Autant que je puisse voir, l'archiconfrérie de saint Étienne est internationale mais pas universelle, étant limitée en étendue aux pays faisant partie de l'Empire Britannique en 1904. Certes cela comprenait un quart de la surface de la terre, mais sauf erreur la France n'en faisait pas partie.
Quel bel
understatement, cher M. Daly !
Cela me rappelle un autre, qui se passa à peu près à la même époque que l'érection de cette archiconfrérie, aux débuts du règne (trop court hélas à mon avis) de votre Roi Edouard VII, en 1903.
On peut lire, si mes souvenirs sont bons, dans les
Recollections of Three Reigns [je n'ai pas cet ouvrage sous la main] de Sir Frederick (Fritz) Ponsonby, secrétaire privé du roi Edouard VII, que la foule qui l'accueilla à Paris, en 1903, lorsqu'il prit la route des Champs-Elysées, venant en carrosse avec le président Loubet de la gare ferroviaire de la Porte Dauphine, pour sceller l'Entente Cordiale, restait silencieuse, hostile, ne le saluait point, et qu'il y avait même quelques révoltés qui criaient "Vive Fashoda", "Vive les Boers", voire "Vive Jeanne d'Arc" ...
Ponsonby, inquiet, dit au Roi:
The French don't like us.
Et le Roi de répondre sèchement:
Why should they? ...
(L'anecdote est bien connue, je ne vous apprends sans doute rien !)
Plus sérieusement :
Il va sans dire que j'abonde dans votre sens et celui de la critique de Nemo concernant l'usurpation abusive de votre archiconfrérie vénérable.
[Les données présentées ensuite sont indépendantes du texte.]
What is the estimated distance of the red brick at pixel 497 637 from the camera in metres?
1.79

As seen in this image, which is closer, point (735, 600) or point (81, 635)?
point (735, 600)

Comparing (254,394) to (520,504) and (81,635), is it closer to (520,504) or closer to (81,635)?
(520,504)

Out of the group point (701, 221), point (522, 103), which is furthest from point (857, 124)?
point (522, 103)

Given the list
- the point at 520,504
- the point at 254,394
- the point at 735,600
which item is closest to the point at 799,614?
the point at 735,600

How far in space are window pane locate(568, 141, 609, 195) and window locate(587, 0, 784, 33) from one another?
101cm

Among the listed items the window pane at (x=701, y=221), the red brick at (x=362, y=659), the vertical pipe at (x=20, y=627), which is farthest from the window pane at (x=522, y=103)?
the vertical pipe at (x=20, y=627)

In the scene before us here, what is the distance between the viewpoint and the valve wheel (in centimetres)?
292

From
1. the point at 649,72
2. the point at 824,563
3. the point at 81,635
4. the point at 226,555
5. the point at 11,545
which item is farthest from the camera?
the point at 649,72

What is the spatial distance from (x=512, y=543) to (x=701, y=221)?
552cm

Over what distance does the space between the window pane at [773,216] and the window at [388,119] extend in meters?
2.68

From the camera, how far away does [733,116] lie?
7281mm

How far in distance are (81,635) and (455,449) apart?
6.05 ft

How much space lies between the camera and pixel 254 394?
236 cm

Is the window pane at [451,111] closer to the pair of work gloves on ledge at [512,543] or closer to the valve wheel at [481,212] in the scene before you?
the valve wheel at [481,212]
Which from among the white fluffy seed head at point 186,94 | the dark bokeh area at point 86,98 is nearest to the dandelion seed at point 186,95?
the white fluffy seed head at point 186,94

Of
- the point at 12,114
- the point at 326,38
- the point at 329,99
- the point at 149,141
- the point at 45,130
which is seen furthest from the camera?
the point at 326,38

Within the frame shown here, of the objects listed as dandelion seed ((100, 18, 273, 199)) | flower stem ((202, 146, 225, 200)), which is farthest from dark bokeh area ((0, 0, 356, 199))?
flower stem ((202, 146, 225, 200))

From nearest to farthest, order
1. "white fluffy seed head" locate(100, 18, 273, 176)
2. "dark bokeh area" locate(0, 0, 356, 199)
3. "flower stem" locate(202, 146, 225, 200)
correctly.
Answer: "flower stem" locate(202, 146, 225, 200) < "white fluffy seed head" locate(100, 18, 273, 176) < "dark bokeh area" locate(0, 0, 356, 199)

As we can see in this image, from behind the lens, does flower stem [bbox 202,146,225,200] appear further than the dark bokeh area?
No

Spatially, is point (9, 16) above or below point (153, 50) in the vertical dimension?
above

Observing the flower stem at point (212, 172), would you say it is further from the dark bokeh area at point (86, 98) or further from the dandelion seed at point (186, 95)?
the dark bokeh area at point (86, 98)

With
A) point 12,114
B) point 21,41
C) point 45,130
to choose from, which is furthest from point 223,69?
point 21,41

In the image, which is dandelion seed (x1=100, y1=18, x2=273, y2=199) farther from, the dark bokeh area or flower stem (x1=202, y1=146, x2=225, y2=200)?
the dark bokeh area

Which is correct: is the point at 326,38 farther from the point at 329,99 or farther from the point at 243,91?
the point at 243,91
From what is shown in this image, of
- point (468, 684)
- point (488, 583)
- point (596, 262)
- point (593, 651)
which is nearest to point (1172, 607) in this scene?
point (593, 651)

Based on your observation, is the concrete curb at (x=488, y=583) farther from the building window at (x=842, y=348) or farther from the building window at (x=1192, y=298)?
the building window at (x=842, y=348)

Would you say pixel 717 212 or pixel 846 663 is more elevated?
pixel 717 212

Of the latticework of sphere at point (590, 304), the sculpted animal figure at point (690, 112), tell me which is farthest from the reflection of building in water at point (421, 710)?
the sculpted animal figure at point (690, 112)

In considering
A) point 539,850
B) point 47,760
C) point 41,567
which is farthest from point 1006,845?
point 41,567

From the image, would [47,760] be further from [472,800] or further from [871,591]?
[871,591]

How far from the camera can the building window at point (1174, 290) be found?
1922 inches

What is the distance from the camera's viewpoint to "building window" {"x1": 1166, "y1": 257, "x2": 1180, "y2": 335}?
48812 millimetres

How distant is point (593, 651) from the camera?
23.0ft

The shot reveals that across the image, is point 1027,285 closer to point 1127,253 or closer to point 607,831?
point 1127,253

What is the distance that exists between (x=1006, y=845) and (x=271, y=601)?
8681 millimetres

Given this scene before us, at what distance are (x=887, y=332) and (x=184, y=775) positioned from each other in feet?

Mais je me suis limité (de temps en temps mon passé de philologue, mon premier métier, et celui qui m'a marqué le plus, prend le dessus), à une remarque d'ordre linguistique, sans doute pédante, au mieux scrupuleuse. J'assume les deux !
Mais on m'a quand-même lu dans les hauts lieux fraternitaires ! La preuve: le cérémoniaire de Posen apparaît désormais au
casus rectus sur La Porte Latine.
Reste encore à clarifier l'imbroglio plus oblique, hélas, la dérive gallicano-anarchiste de cette
pia unio qu'on aimerait pouvoir louer davantage.